● ACTION ITEM
Wherever the line that contains "Siberian Husky Dog" falls, repeat it and the lines after it exactly until the records end, without any pictures.

==== DATASET CONTENT

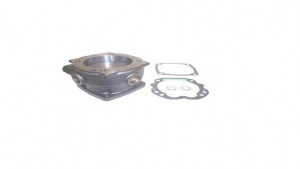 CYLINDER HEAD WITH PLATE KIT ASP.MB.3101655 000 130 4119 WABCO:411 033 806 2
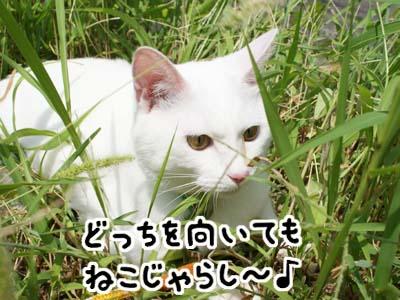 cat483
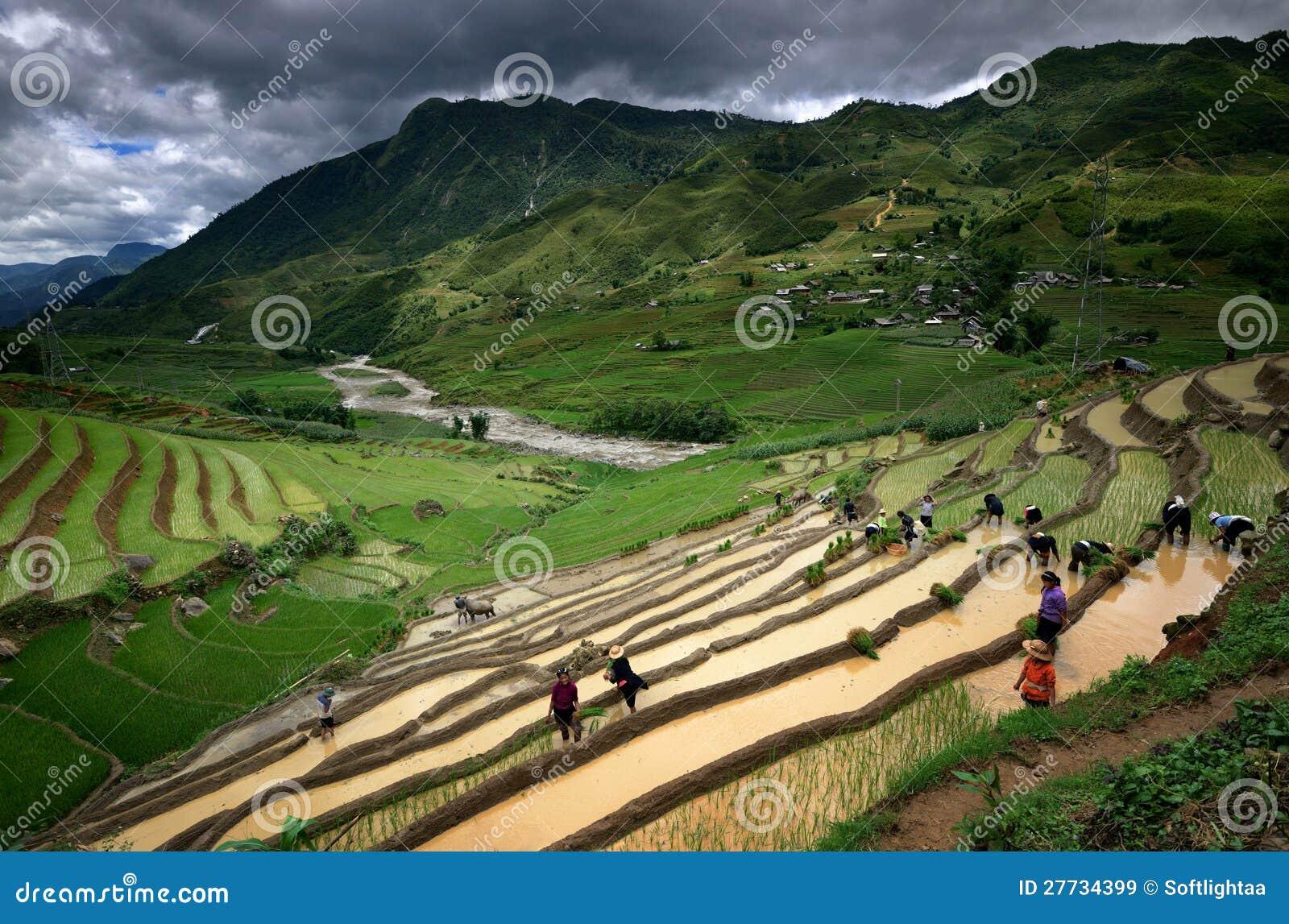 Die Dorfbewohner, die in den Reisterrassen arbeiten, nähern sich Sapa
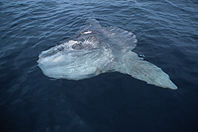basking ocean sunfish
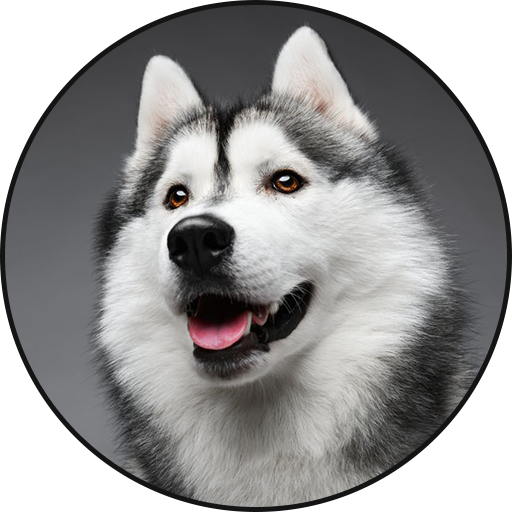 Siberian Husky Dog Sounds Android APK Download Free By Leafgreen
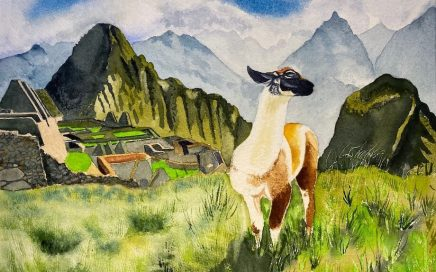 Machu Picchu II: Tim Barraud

========

● ANSWER AREA
 Siberian Husky Dog Sounds Android APK Download Free By Leafgreen
 Machu Picchu II: Tim Barraud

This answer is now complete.